Re: [isabelle] Any fans of "try"?



I use "try" routinely and find it essential.  Here are a few notes:

(1)  I find it much more convenient to type in "try" directly into the input while trying
	to sketch out a proof development than to use the separate Sledgehammer interface.
	(To me, the latter seems to be more useful for searching for perhaps better or faster
	proofs without disturbing the existing text.)

        I use "try" during proof development to try to see if a proof step can be quickly
	verified as true, without necessarily having to tediously decompose it and write
	out all the steps.  I am willing to wait a little bit for this, though it tends to
	come with some risk of overloading the prover (more on this below).  Many times,
	a proof by "smt" is produced, which I keep temporarily and then later improve,
	either again using "try" or sledgehammer to find a better proof (which is often
	possible later due to additional facts that I added while fleshing out the theory),
	or by explicitly expanding the proof to eliminate the use of "smt".

(2)  "try" is extremely helpful for becoming familiar with the behavior of the various
	proof methods, and with theories one has not used before.  Of course, one must
	not expect it to do magic, even though sometimes it seems like it does.

(3)  "try" will find proofs that "try0" misses, due to apparent time limits in "try0".
	For example, "try0" will typically not find find proofs by "force" or "fastforce"
	that take ten seconds or more, even if all the necessary facts have been given.
	The limits seem to be removed in "try", which allows the long proofs to be found.

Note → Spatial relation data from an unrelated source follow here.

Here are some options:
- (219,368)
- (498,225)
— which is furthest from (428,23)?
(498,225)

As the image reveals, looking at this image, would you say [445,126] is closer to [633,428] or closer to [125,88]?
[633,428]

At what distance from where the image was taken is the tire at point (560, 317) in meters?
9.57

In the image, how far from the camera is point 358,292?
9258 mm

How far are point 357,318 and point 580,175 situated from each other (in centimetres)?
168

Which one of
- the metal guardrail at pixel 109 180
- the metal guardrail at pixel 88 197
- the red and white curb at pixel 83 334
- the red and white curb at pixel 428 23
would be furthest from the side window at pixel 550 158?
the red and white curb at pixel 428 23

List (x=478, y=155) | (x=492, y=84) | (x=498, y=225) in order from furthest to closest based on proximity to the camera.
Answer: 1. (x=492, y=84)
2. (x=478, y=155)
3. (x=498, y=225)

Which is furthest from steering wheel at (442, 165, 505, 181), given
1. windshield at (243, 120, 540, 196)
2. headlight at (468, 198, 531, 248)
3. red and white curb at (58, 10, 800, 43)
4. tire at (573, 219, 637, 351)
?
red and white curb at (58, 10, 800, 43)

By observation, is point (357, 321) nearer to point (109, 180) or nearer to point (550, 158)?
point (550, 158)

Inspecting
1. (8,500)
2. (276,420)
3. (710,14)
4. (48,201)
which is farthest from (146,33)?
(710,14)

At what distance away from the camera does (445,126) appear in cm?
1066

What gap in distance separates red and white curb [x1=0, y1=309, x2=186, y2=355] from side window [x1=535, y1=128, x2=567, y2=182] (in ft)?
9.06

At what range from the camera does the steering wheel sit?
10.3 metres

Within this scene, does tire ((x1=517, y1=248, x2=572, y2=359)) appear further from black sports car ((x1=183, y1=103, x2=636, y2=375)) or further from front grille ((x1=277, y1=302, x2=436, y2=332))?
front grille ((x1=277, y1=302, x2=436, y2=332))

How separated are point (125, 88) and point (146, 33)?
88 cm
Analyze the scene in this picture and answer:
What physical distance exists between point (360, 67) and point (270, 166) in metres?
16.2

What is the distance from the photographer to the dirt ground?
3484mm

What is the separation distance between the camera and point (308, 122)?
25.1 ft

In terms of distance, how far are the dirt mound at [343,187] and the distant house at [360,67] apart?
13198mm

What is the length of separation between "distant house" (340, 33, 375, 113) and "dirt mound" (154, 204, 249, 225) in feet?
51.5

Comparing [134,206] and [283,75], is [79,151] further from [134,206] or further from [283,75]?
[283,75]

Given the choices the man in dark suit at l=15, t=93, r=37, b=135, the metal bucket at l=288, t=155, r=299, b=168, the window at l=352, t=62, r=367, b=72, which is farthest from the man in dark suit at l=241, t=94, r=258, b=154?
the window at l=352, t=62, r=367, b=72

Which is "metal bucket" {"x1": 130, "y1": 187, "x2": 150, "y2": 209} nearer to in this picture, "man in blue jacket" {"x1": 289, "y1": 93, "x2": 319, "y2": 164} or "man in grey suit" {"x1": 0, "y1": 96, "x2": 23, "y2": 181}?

(4)  There appear to be some strange anomalies in "try" regarding the scheduling of the
	various proof methods it tries.  One would expect that "try" would run the various
	methods concurrently as much as possible.  However, in some situations, "try" can
	run indefinitely without finding a proof, whereas "try0" will immediately report
	a proof by "force" or "fastforce" that takes only a few tens of milliseconds.

(5)  "Heat" while using "try" seems to be related less to CPU usage than it does to memory
	usage.  Using "try" can quickly blow up the prover heap and put the computer into
	thrashing conditions, unless suitable limits have been imposed when invoking Isabelle.
	The desktop that I generally use for proof development has 24GB of RAM and runs Ubuntu.
	I have typically limited the ML heap to 8GB and the Java heap to 4GB and this generally
	allows me to do other things like browse the web and read email along with running
	Isabelle, without entering a thrashing situation.  Lately I have found it necessary
	to increase the ML heap limit to 12GB to avoid excessive garbage collection,
	and this will produce thrashing sometimes, especially in conjunction with the ridiculous
	memory consumption of Firefox and Thunderbird.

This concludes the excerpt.